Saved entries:

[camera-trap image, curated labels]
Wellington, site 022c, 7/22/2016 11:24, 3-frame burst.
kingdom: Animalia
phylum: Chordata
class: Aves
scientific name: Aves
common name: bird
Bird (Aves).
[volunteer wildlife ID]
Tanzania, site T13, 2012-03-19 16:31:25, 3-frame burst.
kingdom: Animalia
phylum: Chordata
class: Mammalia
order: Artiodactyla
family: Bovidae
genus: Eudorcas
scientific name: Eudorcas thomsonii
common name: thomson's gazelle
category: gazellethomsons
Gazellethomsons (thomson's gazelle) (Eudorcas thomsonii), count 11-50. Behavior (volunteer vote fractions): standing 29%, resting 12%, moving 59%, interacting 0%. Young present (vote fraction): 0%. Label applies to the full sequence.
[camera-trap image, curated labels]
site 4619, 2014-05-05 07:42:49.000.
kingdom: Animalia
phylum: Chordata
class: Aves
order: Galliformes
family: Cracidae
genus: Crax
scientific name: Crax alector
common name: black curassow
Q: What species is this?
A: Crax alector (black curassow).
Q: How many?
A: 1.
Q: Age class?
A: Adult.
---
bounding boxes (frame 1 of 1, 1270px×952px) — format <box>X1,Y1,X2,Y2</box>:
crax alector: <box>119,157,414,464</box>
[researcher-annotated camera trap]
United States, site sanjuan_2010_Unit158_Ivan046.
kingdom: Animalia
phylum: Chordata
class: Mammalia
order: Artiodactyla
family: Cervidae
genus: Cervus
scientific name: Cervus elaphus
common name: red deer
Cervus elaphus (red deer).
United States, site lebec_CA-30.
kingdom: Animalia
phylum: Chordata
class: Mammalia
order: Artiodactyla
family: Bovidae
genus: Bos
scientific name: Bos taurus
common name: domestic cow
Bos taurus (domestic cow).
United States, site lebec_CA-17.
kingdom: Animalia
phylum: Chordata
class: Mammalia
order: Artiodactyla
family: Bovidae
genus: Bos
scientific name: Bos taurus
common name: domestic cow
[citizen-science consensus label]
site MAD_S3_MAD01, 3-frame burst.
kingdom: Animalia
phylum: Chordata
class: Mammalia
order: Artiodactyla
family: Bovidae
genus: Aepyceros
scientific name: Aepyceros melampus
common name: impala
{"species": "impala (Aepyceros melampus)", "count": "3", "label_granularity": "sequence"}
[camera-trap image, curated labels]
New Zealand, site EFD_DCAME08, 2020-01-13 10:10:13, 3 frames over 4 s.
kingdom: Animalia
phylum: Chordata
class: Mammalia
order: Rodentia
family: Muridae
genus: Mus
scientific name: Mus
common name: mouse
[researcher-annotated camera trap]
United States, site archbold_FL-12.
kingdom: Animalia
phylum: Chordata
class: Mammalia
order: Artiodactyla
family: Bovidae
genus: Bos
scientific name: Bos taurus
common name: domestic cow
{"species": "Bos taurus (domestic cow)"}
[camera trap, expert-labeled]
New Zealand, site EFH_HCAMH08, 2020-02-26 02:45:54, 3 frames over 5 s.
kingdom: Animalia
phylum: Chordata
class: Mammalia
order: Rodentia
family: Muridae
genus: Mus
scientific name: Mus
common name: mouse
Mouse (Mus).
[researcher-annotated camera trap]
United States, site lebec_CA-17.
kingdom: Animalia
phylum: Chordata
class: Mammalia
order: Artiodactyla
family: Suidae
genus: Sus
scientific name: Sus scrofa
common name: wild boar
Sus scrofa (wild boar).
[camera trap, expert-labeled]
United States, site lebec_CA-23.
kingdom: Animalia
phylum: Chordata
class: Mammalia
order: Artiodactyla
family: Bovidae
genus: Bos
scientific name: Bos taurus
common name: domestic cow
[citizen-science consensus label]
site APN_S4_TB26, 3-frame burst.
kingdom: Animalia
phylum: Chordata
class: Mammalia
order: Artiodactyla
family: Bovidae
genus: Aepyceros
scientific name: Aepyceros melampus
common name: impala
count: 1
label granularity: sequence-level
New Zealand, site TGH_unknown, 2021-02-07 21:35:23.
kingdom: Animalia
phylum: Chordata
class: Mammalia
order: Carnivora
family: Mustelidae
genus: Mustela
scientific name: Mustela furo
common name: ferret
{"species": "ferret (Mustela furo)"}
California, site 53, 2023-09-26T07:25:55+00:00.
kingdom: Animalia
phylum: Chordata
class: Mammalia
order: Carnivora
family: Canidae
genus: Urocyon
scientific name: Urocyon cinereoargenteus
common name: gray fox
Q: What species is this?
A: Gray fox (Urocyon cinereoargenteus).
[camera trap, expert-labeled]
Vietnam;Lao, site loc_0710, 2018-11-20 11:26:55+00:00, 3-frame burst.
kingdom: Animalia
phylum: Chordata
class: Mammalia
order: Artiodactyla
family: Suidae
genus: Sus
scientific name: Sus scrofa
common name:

Action item:
Every entry, from the first line to the last, should be retyped exactly.

Task response:
[camera-trap image, curated labels]
Wellington, site 022c, 7/22/2016 11:24, 3-frame burst.
kingdom: Animalia
phylum: Chordata
class: Aves
scientific name: Aves
common name: bird
Bird (Aves).
[volunteer wildlife ID]
Tanzania, site T13, 2012-03-19 16:31:25, 3-frame burst.
kingdom: Animalia
phylum: Chordata
class: Mammalia
order: Artiodactyla
family: Bovidae
genus: Eudorcas
scientific name: Eudorcas thomsonii
common name: thomson's gazelle
category: gazellethomsons
Gazellethomsons (thomson's gazelle) (Eudorcas thomsonii), count 11-50. Behavior (volunteer vote fractions): standing 29%, resting 12%, moving 59%, interacting 0%. Young present (vote fraction): 0%. Label applies to the full sequence.
[camera-trap image, curated labels]
site 4619, 2014-05-05 07:42:49.000.
kingdom: Animalia
phylum: Chordata
class: Aves
order: Galliformes
family: Cracidae
genus: Crax
scientific name: Crax alector
common name: black curassow
Q: What species is this?
A: Crax alector (black curassow).
Q: How many?
A: 1.
Q: Age class?
A: Adult.
---
bounding boxes (frame 1 of 1, 1270px×952px) — format <box>X1,Y1,X2,Y2</box>:
crax alector: <box>119,157,414,464</box>
[researcher-annotated camera trap]
United States, site sanjuan_2010_Unit158_Ivan046.
kingdom: Animalia
phylum: Chordata
class: Mammalia
order: Artiodactyla
family: Cervidae
genus: Cervus
scientific name: Cervus elaphus
common name: red deer
Cervus elaphus (red deer).
United States, site lebec_CA-30.
kingdom: Animalia
phylum: Chordata
class: Mammalia
order: Artiodactyla
family: Bovidae
genus: Bos
scientific name: Bos taurus
common name: domestic cow
Bos taurus (domestic cow).
United States, site lebec_CA-17.
kingdom: Animalia
phylum: Chordata
class: Mammalia
order: Artiodactyla
family: Bovidae
genus: Bos
scientific name: Bos taurus
common name: domestic cow
[citizen-science consensus label]
site MAD_S3_MAD01, 3-frame burst.
kingdom: Animalia
phylum: Chordata
class: Mammalia
order: Artiodactyla
family: Bovidae
genus: Aepyceros
scientific name: Aepyceros melampus
common name: impala
{"species": "impala (Aepyceros melampus)", "count": "3", "label_granularity": "sequence"}
[camera-trap image, curated labels]
New Zealand, site EFD_DCAME08, 2020-01-13 10:10:13, 3 frames over 4 s.
kingdom: Animalia
phylum: Chordata
class: Mammalia
order: Rodentia
family: Muridae
genus: Mus
scientific name: Mus
common name: mouse
[researcher-annotated camera trap]
United States, site archbold_FL-12.
kingdom: Animalia
phylum: Chordata
class: Mammalia
order: Artiodactyla
family: Bovidae
genus: Bos
scientific name: Bos taurus
common name: domestic cow
{"species": "Bos taurus (domestic cow)"}
[camera trap, expert-labeled]
New Zealand, site EFH_HCAMH08, 2020-02-26 02:45:54, 3 frames over 5 s.
kingdom: Animalia
phylum: Chordata
class: Mammalia
order: Rodentia
family: Muridae
genus: Mus
scientific name: Mus
common name: mouse
Mouse (Mus).
[researcher-annotated camera trap]
United States, site lebec_CA-17.
kingdom: Animalia
phylum: Chordata
class: Mammalia
order: Artiodactyla
family: Suidae
genus: Sus
scientific name: Sus scrofa
common name: wild boar
Sus scrofa (wild boar).
[camera trap, expert-labeled]
United States, site lebec_CA-23.
kingdom: Animalia
phylum: Chordata
class: Mammalia
order: Artiodactyla
family: Bovidae
genus: Bos
scientific name: Bos taurus
common name: domestic cow
[citizen-science consensus label]
site APN_S4_TB26, 3-frame burst.
kingdom: Animalia
phylum: Chordata
class: Mammalia
order: Artiodactyla
family: Bovidae
genus: Aepyceros
scientific name: Aepyceros melampus
common name: impala
count: 1
label granularity: sequence-level
New Zealand, site TGH_unknown, 2021-02-07 21:35:23.
kingdom: Animalia
phylum: Chordata
class: Mammalia
order: Carnivora
family: Mustelidae
genus: Mustela
scientific name: Mustela furo
common name: ferret
{"species": "ferret (Mustela furo)"}
California, site 53, 2023-09-26T07:25:55+00:00.
kingdom: Animalia
phylum: Chordata
class: Mammalia
order: Carnivora
family: Canidae
genus: Urocyon
scientific name: Urocyon cinereoargenteus
common name: gray fox
Q: What species is this?
A: Gray fox (Urocyon cinereoargenteus).
[camera trap, expert-labeled]
Vietnam;Lao, site loc_0710, 2018-11-20 11:26:55+00:00, 3-frame burst.
kingdom: Animalia
phylum: Chordata
class: Mammalia
order: Artiodactyla
family: Suidae
genus: Sus
scientific name: Sus scrofa
common name:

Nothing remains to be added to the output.